Development approved for Carriers Arms

Mount Alexander Shire Council’s decision to approve development of Maldon’s historic Carriers Arms property paves the way for a new bakery and cafe in the town’s main street.
At its meeting last Tuesday night the council unanimously granted approval for the development aiming to build a two-bedroom dwelling and develop an existing building to create three commercial shop tenancies and one bakery/cafe at the 1850s premises at 61 High Street.
However the proposal drew eight objections with concerns including potential noise, odour, overshadowing, heritage impacts and parking worries.
And three Maldon locals expressed their concerns in person during public question time at last week’s council meeting.
One objector who lives in an adjoining property told the meeting she was worried about early morning traffic associated with the proposed bakery, while another said he believed car parking provisions were inadequate and efforts to address odour by shifting an extractor fan “a bit” would not make any real difference.
Consultant David Robb, representing the owner-applicant, also addressed the meeting, stating that some degree of noise was “part and parcel of a commercial zone”.

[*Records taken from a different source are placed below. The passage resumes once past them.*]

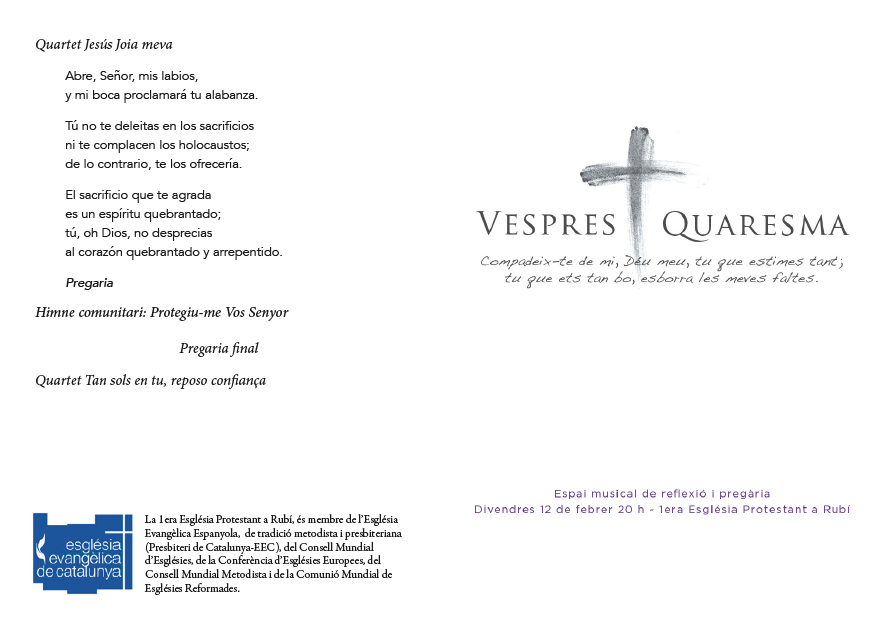 Quartet Jesús Joia meva

Abre, Señor, mis labios, y mi boca proclamará tu alabanza.

Tú no te deleitas en los sacrificios ni te complacen los holocaustos; de lo contrario, te los ofrecería.

El sacrificio que te agrada es un espíritu quebrantado; tú, oh Dios, no desprecias al corazón quebrantado y arrepentido.

Pregaria

Himne comunitari: Protegiu-me Vos Senyor

Pregaria final

Quartet Tan sols en tu, reposo confiança

església evangèlica de catalunya

La 1era Església Protestant a Rubí, és membre de l'Església Evangèlica Espanyola, de tradició metodista i presbiteriana (Presbiteri de Catalunya-EEC), del Consell Mundial d'Esglésies, de la Conferència d'Esglésies Europees, del Consell Mundial Metodista i de la Comunió Mundial de Esglésies Reformades.

VESPRES QUARESMA

Compadeix-te de mi, Déu meu, tu que estimes tant; tu que ets tan bo, esborra les meves faltes.

Espai musical de reflexió i pregària
Divendres 12 de febrer 20 h - 1era Església Protestant a Rubí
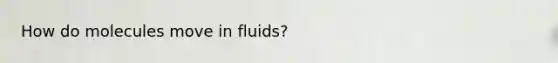 How do molecules move in fluids?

He said plans had been altered in an effort to minimise odour from the bakery and the proposal would bring benefits for Maldon.
“The Carriers Arms building has been in need of restoration for some time and reuse of buildings is a really effective way of restoring them,” Mr Robb said.
The historic building – that began life as the Carriers Arms Hotel with Maldon’s principal coaching office attached to it – is in a commercial 1 zone and covered by a heritage overlay and the proposal had been referred to the council’s heritage advisor who recommended approval subject to permit conditions.
Tarrengower Ward councillor Stephen Gardner moved the motion in support saying it would “revitalise a building in desperate need of restoration”.
Cr Dave Henderson said it was important to note that while council had the right to refuse approval, the council’s planning staff had listed no grounds for doing so.
“There were no grounds for refusal which means (refusal) would fail at VCAT and you could end up with something that VCAT thinks is right for Maldon,” Cr Petrusma said.
“Ultimately it’s a commercial zone and so it’s likely to end up being used for commercial purposes.”